===== ИСХОДНЫЙ ТЕКСТ
Патологии

Проза нижегородца Захара Прилепина говорит сама за себя и ни в каких предварениях и напутствиях не нуждается. Его роман «Патологии» посвящен чеченской войне, но сказать о нем только это — значит не сказать ничего. Это прежде всего замечательная проза, а потом уже — проза злободневная. Это книга о жизни и смерти, а потом уже — о так называемой «контртеррористической операции» в Чечне. Это тот редкий в нашей современной литературе случай, когда талант, интеллект и обжигающий душу военный опыт не разведены по разным судьбам, а слиты в одном человеке. Человек этот родился в 1975 году в селе Ильинка Рязанской области, окончил филологический факультет Нижегородского университета, а потом пять лет был командиром отделения в ОМОНе, более полугода провел в Чечне во время обеих кампаний, награжден медалью и знаками отличия.

Я спросил Захара, как он вообще оказался на этой войне. Он написал мне: «Как я попал туда? Я все время придумываю разные ответы, ни один из которых истинным не является. У Горького, кажется, где-то сказано, что невоевавший мужчина — как нерожавшая женщина. Это, конечно, излишне категорично сформулировано — потому что, я уверен, тюрьма или служба в армии, или… ну, какой-нибудь экстремальный альпинизм во многом равноценны войне, а кое в чем ее и превосходят. Но с этими поправками мысль Горького верна. Отсюда первый ответ, очевидный: я хотел себя проверить. Хотел понять, из чего состою, насколько крепко вылеплен. Хорошая глина или ломкая. Еще я всегда ощущал себя патриотом и консерватором. В 1996 году, когда я первый раз ехал в Чечню, я был настроен агрессивно и азартно — нет, не желая погибели всем чеченцам, но руководствуясь имперскими соображениями. Сейчас, спустя почти десять лет, я испытываю глубокое раздражение от всех нынешних чеченофобов, империалистов и певцов войны до победы. Война идет позорная, постыдная, гадкая, бездарная. Я остался консерватором и государственником, но вместе с тем считаю себя вменяемым человеком и не хотел бы, чтобы моя страна жертвовала живыми парнями во имя маленькой, но очень длинной и тотально непобедоносной войны».
==========
===== НАБОР ДАННЫХ
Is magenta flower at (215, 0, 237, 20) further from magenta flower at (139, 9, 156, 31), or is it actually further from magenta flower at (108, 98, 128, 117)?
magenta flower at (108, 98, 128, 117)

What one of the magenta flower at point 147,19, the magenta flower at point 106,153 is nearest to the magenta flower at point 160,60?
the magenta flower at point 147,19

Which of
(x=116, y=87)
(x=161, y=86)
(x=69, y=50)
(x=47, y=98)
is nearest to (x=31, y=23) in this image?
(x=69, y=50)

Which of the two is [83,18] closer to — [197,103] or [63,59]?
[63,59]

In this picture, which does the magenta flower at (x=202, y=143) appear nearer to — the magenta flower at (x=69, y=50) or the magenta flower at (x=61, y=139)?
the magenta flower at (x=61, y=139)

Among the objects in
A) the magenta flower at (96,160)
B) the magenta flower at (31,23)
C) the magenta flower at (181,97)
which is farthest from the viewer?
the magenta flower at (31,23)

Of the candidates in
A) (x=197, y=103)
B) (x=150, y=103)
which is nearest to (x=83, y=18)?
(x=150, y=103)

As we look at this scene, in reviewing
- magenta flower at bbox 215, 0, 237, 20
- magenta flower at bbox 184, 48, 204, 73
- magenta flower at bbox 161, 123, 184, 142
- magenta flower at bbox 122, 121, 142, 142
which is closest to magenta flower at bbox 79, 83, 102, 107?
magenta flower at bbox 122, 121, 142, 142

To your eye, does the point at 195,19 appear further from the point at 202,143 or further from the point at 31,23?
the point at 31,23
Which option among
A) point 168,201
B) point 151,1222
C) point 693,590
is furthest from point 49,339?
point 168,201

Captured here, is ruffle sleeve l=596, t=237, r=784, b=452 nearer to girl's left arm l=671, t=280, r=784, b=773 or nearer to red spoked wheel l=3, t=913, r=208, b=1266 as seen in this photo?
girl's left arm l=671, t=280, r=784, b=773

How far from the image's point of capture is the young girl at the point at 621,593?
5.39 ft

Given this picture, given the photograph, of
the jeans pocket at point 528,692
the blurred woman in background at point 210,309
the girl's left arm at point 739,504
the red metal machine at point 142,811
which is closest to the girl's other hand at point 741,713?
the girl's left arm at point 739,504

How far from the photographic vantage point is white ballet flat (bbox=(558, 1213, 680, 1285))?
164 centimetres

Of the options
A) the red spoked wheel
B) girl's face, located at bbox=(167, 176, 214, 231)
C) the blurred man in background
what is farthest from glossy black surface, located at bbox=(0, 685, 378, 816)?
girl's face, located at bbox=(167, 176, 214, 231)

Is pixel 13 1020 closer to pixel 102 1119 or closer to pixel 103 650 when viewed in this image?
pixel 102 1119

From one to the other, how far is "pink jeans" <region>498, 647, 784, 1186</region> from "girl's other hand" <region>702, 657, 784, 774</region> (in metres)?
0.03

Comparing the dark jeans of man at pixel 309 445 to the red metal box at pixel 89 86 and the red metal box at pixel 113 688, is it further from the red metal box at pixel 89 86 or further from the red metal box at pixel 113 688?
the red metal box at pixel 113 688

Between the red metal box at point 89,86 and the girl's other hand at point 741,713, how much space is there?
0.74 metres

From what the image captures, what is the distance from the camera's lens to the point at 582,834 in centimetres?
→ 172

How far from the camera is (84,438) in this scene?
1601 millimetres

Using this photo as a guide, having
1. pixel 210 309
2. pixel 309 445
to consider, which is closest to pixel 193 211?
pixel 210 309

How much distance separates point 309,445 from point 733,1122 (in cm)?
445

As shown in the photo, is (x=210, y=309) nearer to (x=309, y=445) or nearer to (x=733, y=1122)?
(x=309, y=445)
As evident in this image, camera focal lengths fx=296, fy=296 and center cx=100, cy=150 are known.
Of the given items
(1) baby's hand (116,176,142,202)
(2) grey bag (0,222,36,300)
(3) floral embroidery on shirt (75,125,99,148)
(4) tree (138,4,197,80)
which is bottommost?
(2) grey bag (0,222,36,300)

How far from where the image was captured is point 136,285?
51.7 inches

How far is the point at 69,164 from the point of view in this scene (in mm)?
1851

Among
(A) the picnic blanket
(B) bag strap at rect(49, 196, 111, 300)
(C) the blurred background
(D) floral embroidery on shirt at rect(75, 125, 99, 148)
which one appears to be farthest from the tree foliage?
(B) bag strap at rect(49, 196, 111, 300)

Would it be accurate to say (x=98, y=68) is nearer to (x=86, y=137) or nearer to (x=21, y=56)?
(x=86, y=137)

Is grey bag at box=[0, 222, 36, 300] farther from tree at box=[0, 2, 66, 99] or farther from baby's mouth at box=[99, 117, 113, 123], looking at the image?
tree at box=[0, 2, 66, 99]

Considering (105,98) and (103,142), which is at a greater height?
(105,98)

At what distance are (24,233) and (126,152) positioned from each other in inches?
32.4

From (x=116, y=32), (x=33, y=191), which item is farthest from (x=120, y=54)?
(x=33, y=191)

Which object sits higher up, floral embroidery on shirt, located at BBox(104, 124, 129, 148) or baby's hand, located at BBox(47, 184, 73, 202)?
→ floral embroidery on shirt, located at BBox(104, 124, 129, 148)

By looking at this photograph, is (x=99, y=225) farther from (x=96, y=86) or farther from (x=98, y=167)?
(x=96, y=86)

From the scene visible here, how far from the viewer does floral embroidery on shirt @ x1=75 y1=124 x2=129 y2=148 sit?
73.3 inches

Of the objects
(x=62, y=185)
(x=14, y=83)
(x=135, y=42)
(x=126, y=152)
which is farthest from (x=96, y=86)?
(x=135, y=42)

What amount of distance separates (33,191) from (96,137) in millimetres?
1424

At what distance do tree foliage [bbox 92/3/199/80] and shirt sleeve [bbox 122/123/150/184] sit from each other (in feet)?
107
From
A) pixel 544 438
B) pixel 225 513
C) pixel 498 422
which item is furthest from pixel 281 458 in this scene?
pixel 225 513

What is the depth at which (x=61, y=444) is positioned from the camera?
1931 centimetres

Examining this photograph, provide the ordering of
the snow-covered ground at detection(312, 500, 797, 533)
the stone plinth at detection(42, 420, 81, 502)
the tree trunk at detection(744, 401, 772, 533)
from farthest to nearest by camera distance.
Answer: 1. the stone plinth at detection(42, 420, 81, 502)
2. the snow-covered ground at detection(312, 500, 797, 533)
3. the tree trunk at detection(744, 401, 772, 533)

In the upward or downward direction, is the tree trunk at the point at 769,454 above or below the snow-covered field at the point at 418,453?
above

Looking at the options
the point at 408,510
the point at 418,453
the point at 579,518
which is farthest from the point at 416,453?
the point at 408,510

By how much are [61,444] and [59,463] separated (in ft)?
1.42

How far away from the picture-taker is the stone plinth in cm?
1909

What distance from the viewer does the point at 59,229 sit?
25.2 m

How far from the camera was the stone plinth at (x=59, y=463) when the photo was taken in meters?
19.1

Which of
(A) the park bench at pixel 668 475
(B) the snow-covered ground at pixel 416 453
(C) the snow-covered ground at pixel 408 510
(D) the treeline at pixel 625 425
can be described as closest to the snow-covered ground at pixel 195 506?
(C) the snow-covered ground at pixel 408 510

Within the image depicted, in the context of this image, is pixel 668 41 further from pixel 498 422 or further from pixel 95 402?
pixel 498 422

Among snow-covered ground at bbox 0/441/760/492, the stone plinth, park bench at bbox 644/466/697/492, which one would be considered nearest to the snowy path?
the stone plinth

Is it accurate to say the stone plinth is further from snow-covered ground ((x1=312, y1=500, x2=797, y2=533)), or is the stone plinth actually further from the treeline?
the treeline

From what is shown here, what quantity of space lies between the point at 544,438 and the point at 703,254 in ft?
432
==========
> [ЧТО СДЕЛАТЬ]:
1. Перескажите короче в виде списка абзац из текста о романе «Патологии», который начинается словами «Проза нижегородца Захара Прилепина». Главные факты сохраните.
2. Ответьте по тексту о романе «Патологии»:
(а) В каком году родился Захар Прилепин?
(б) В каком году он впервые ехал в Чечню?
(в) У какого писателя, по словам Прилепина, сказано, что невоевавший мужчина похож на нерожавшую женщину?
3. Продолжите текст о романе «Патологии» сразу после его последнего предложения.

> [ОТВЕТЫ]:
1.
- Проза Захара Прилепина не нуждается в предисловиях и напутствиях.
- Его роман «Патологии» посвящен чеченской войне. Но прежде всего это замечательная проза и книга о жизни и смерти, а уже потом злободневная книга о «контртеррористической операции» в Чечне.
- Это редкий для современной литературы случай, когда талант, интеллект и военный опыт соединились в одном человеке.
- Прилепин родился в 1975 году в селе Ильинка Рязанской области и окончил филологический факультет Нижегородского университета.
- Пять лет он был командиром отделения в ОМОНе, больше полугода провел в Чечне во время обеих кампаний, награжден медалью и знаками отличия.

2.
(а) В 1975 году.
(б) В 1996 году.
(в) У Горького.

3.
Недавно Захар познакомился в Москве с Павлом Лунгиным. Тот сказал ему: «Странно, чеченская война до сих пор не дала своей литературы». На самом деле ничего странного тут нет. На Великую Отечественную уходили все, в том числе студенты ИФЛИ, а вот филолога, который приезжал в Грозный не журналистом, а воевал там с автоматом в руках, найти нелегко. Захар Прилепин попал в Чечню совсем молодым, но его личный духовный опыт был объемнее, чем у большинства его товарищей по оружию, в том числе куда более взрослых и житейски опытных, чем он сам. В его романе ощущается традиция не «окопной прозы», а советской литературы 20-х годов с ее экспрессией — рваной, мучительной, ищущей свой язык для невероятного, небывалого и дикого. За «Патологиями» угадывается влияние не Григория Бакланова, а Артема Веселого, не Бондарева и Быкова, а Вс.Иванова, Газданова и Бабеля. Может быть, потому что эта война — тоже отчасти гражданская. Со всеми ужасами таких войн.

И последнее.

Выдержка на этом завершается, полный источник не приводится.